### SET EXERCISE
Quote, without change, all of the lines that follow.

### AVAILABLE DATA
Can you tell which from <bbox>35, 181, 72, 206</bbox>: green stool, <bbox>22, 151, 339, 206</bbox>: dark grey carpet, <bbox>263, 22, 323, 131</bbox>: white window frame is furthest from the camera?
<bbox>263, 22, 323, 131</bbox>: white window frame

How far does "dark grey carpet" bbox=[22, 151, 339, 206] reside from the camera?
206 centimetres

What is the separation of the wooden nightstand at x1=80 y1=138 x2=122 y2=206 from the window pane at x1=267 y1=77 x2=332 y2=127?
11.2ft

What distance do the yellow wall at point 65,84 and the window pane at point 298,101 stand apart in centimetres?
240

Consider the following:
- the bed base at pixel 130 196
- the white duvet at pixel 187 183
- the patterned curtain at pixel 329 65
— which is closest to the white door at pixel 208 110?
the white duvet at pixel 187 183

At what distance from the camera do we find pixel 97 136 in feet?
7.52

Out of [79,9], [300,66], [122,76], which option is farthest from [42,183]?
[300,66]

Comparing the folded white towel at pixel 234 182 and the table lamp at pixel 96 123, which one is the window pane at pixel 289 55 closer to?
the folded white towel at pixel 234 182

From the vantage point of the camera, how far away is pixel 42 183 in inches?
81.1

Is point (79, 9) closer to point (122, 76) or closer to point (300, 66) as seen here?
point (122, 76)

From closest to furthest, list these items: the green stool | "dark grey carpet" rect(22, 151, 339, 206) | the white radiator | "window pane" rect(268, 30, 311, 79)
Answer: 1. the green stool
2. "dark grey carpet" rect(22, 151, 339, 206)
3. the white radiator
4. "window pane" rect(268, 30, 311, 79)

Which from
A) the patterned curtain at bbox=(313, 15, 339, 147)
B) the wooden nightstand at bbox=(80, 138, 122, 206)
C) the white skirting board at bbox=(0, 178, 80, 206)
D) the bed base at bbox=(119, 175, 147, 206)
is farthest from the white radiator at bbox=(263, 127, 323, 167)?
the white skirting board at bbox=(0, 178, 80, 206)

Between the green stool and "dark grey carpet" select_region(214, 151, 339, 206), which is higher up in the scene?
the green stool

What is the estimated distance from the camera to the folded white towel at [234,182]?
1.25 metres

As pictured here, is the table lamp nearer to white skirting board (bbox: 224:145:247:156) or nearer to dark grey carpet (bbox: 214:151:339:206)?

### EXERCISE OUTPUT
Can you tell which from <bbox>35, 181, 72, 206</bbox>: green stool, <bbox>22, 151, 339, 206</bbox>: dark grey carpet, <bbox>263, 22, 323, 131</bbox>: white window frame is furthest from the camera?
<bbox>263, 22, 323, 131</bbox>: white window frame

How far does "dark grey carpet" bbox=[22, 151, 339, 206] reside from the camera?
206 centimetres

What is the separation of the wooden nightstand at x1=80 y1=138 x2=122 y2=206 from the window pane at x1=267 y1=77 x2=332 y2=127?
11.2ft

What distance do the yellow wall at point 65,84 and the window pane at point 298,101 stand apart in centimetres?
240

Consider the following:
- the bed base at pixel 130 196
- the white duvet at pixel 187 183
- the patterned curtain at pixel 329 65
— which is closest to the white door at pixel 208 110?
the white duvet at pixel 187 183

At what distance from the camera do we find pixel 97 136 in feet?
7.52

Out of [79,9], [300,66], [122,76], which option is farthest from [42,183]?
[300,66]

Comparing the folded white towel at pixel 234 182 and the table lamp at pixel 96 123, which one is the window pane at pixel 289 55 closer to?
the folded white towel at pixel 234 182

From the vantage point of the camera, how far away is pixel 42 183 in inches?
81.1

Is point (79, 9) closer to point (122, 76) or closer to point (300, 66) as seen here?
point (122, 76)

From closest to furthest, list these items: the green stool | "dark grey carpet" rect(22, 151, 339, 206) | the white radiator | "window pane" rect(268, 30, 311, 79)
Answer: 1. the green stool
2. "dark grey carpet" rect(22, 151, 339, 206)
3. the white radiator
4. "window pane" rect(268, 30, 311, 79)

Which from
A) the patterned curtain at bbox=(313, 15, 339, 147)
B) the wooden nightstand at bbox=(80, 138, 122, 206)
C) the white skirting board at bbox=(0, 178, 80, 206)
D) the bed base at bbox=(119, 175, 147, 206)
is farthest from the white radiator at bbox=(263, 127, 323, 167)?
the white skirting board at bbox=(0, 178, 80, 206)

Between the green stool and "dark grey carpet" select_region(214, 151, 339, 206), which is higher up in the scene?
the green stool

What is the estimated distance from the camera to the folded white towel at [234,182]?
1.25 metres

As pictured here, is the table lamp nearer to white skirting board (bbox: 224:145:247:156) or nearer to dark grey carpet (bbox: 214:151:339:206)?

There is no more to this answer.